Scotland is the oldest continually existing nation in Europe, but it took a thousand years after the Roman withdrawal from Britain before its modern boundaries were established. In 410 AD, the country, like the rest of Britain, was parcelled out in tribal kingdoms. In the north were the Picts with their own language and civilisation. Their tongue no longer exists but they are believed to have been Celts. We have a list of their kings and they left spectacularly sculpted stones that show a considerable artistic skill but they left no writings and their culture is shrouded in mystery.
Straddling the English/Scottish border and stretching as far north as modern Edinburgh was the powerful kingdom of Northumbria. They spoke a version of Anglian: English that evolved into the lowland Scots tongue. To the west was Strathclyde whose inhabitants spoke a language akin to modern Welsh.
Christianity – and writing – came north in the dying days of Roman rule with Ninian who established a church in Galloway in the extreme south west circa 400 AD. After his death in 432, his missionaries continued to spread the gospel, travelling north and founding churches in the Pictish heartland.
The work of Ninian and his successors has been overshadowed by Columba who founded the famous monastery on Iona in 563. There were good political reasons for his prominence. He was an Irish aristocrat and he came to a part of the country which had recently been settled by immigrants from Ireland. These, the first Gaelic speakers in the country, named their small, Argyllshire-based kingdom Dalriada, and called themselves the Scotti or Scots. Columba and his followers carried this Gaelic culture with their mission.
But the Picts provided the foundations.
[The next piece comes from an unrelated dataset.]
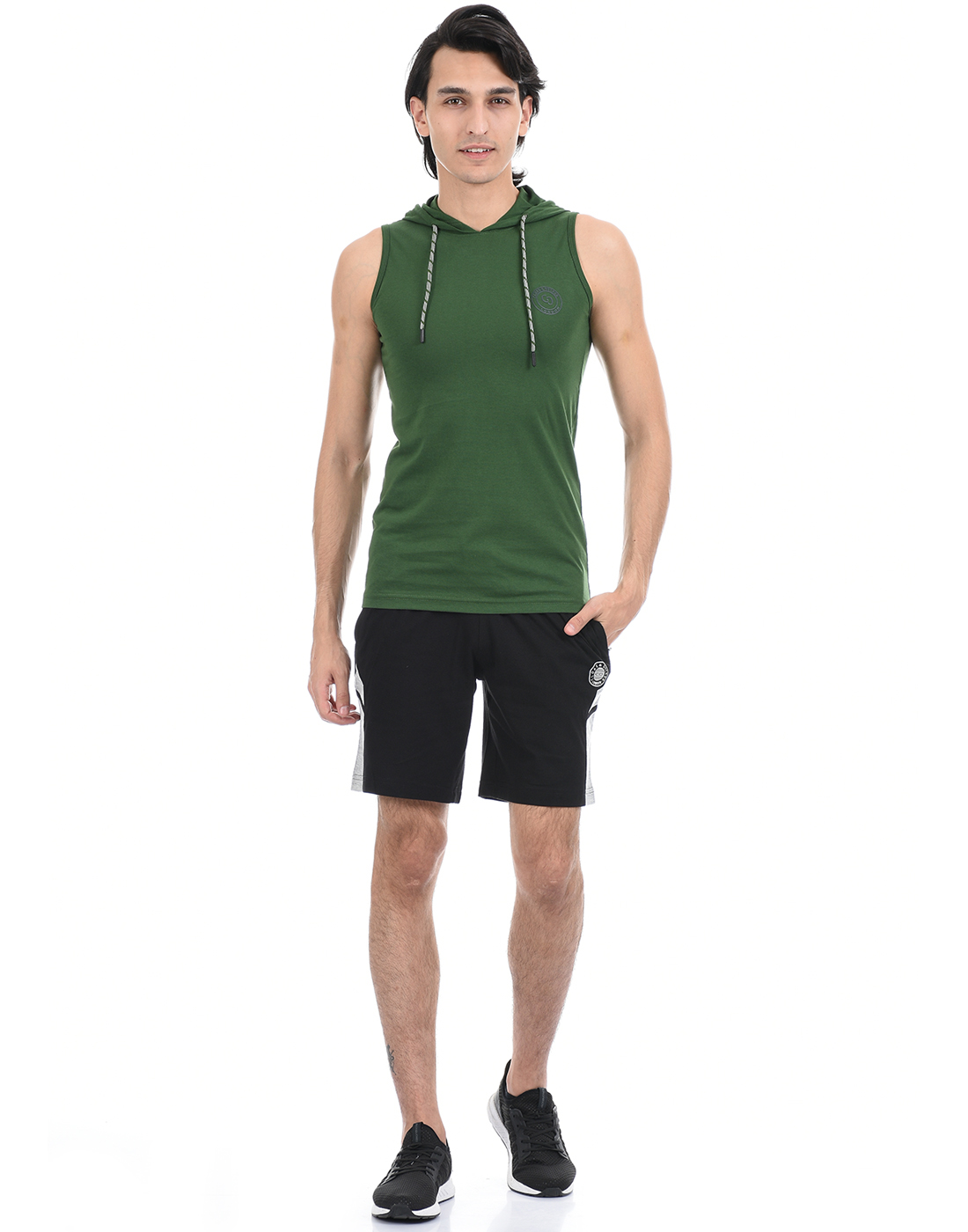 Cloak & Decker by Monte Carlo Men Dark Green Sleeveless Hooded Tshirt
Theirs was never a united kingdom. For most of their exceedingly murky history it seems that two groupings controlled the land north of the central lowlands and the high kings had to strive constantly to maintain their authority over the leaders of the seven provinces. The king’s successor was not his eldest son, but emerged from the kinship group or even from provincial kings. This pitted brother against brother, tribe against tribe, and continued to be a source of instability even when the country was largely unified.
All Europe was in turmoil at this time, the Dark Ages, when peoples struggled to control territory in the power vacuum created by the collapse of Rome. Battles were fought against the Scots, the Northumbrians, the Kingdom of Strathclyde and even the West Saxons.
A new and terrible threat appeared in 794 when the first recorded raid by the Vikings created havoc down the Western Isles, with settlements pillaged, burned and looted. In 802, the monastery at Iona was burned and, four years later, 68 monks were slaughtered including the abbot. The remains of St Columba had been moved to Dunkeld in the heart of Scotland for safety, but even here the Vikings raided and the relics were lost.
With their north under Viking occupation, the weakened Picts faced steady encroachment from the Scots. They created shifting alliances and their warlords married into powerful Pictish families. The date usually given for the founding of Scotland is 848 when Kenneth MacAlpine, a Scot whose background is obscure, was able to claim and hold the throne of both peoples and make his capital at Dunkeld. He brought with him the Stone of Destiny on which the Dalriadic kings had been crowned and placed it at the Pictish capital of Scone. Until Edward I stole it in 1306 and placed it in Westminster Abbey, all Scots kings were crowned upon it. The Stone was returned to Scotland in 1996 and is now in Edinburgh Castle alongside the Honours of Scotland – the Crown Jewels.
Although Kenneth was King, his realm was still evolving and under threat. Strathclyde, whose capital at Dumbarton had been captured by the Norwegians, became a Scottish dependency circa 945. Northumbria, which had been taken by the Danes in 866, became weak and was under attack from the West Saxons and the Scots. After the Battle of Carham in 1018, the southern boundary of Scotland was roughly fixed at the river Tweed although the Borders remained badlands for centuries to come.
Problems for the Scots monarch still remained in the north. In Moray, a separate fiefdom still existed. MacBeth, Shakespeare’s slayer of King Duncan, was one who emerged from there to take the Scots throne and show signs of greatness during his reign of 18 years before being overthrown by Duncan’s son, Malcolm Canmore, in 1058. The Western Isles were won from Norway after the Battle of Largs in 1263, but their remoteness allowed the Lords of the Isles to create a separate realm centred upon the island of Islay which lasted for 200 years before the king finally gained control. The last stitch in the national tapestry came in 1471 when the Orkney and Shetland Islands were annexed to the Scottish Crown after being pledged as the dowry of Margaret of Norway who married James III.
England was finally secured by the Normans in 1066, by which time Scotland had existed for more than two centuries. In future, the nation would at times struggle for its survival, but it was a Scottish king that became the first of a united Great Britain. Today, Scotland is again largely self-governing with its own parliament, yet the English are ruled from Westminster where both the Prime Minister and Chancellor of the Exchequer are Scots. So perhaps Scotland’s expansion is not quite finished, but it may be unwise to warn the English about it.